Working in a psychiatric ward, Frank has come in and out since my time here. As a patient, I have lost him. At the same time, I cannot stare in his eyes for too long. I need to break the gaze. When I do, though, his delusions pull him out the door.

“Why do you prefer the streets, Frank?”

“I don’t prefer the streets to here because that would mean I had the gift of preference. If I had that, I would not want to be on the streets. I have been robbed. My house was taken from me. If you had no house, where would you go?”

“Frank, you have not been robbed.” He gets up from his chair and switches to a seat across the room.

“Yes I have. I see houses that were mine. I see people wearing my rings. My jeans.”

“What do you do to these people?”

“I take my stuff back.”

“Frank, why don’t you stay away from these people?”

“They will rob me again. I can’t hide. Things don’t go away.”

“What things?”

“People. The ones that are always watching.”

“You mean God?”

“No, I am God – not God as in Jesus Christ. I am a prophet in the way everyone could be a prophet if they wanted. We can speak, that’s all. Listen to what I am saying and tell me I’m not God.”

“Frank, you’re not God.”

————–
I cannot clock out. Coming home from work, my mind still reflects on Frank. I look into my daughter’s eyes and compare them to the madness I see in the hazel set belonging to him. It’s strange to think of Frank as a child – untainted by disease, with sickness stirring inside. His eyes, I bet, were not so much pure as ignorant. I wonder if he knew.

My daughter responds, “Can you help me with math, Dad?”

I tell her to try her mother instead.

The weather outside blurs between rain and snow. I hope for spring to hold off. Not because I like the winter. It is like when my daughter plays her wonderfully joyous music and dances, and I have to turn away. It is not out of distaste but rather; I cannot listen to what I cannot identify with. In that way, the spring is a stranger, with its blooming flowers and subtle rain.
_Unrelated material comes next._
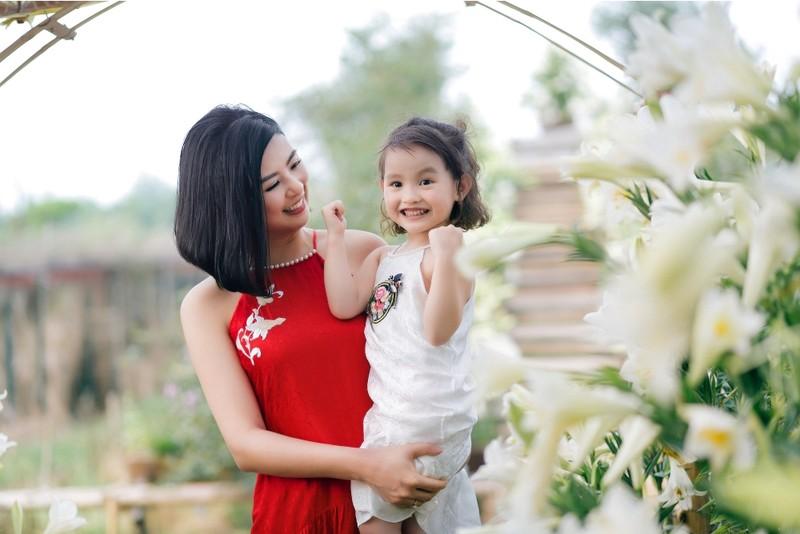 Hoa hậu Ngọc Hân chào đón mùa hè cùng con gái Hồng Quế - ảnh 3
Washing my hands at the kitchen sink, I wipe the moisture off on my pants, too tired to reach for a towel. I cannot recall when my energy started fading, when the internal fire inside me began to slink into the corners of my mind unseen.

I think of how, when it comes to human nature, we praise the just and the righteous but cannot reason why one must do so. Why abstain from sleeping with your neighbor’s wife? Because the Bible says so. Because it is the right thing to do. Because of that voice inside your head.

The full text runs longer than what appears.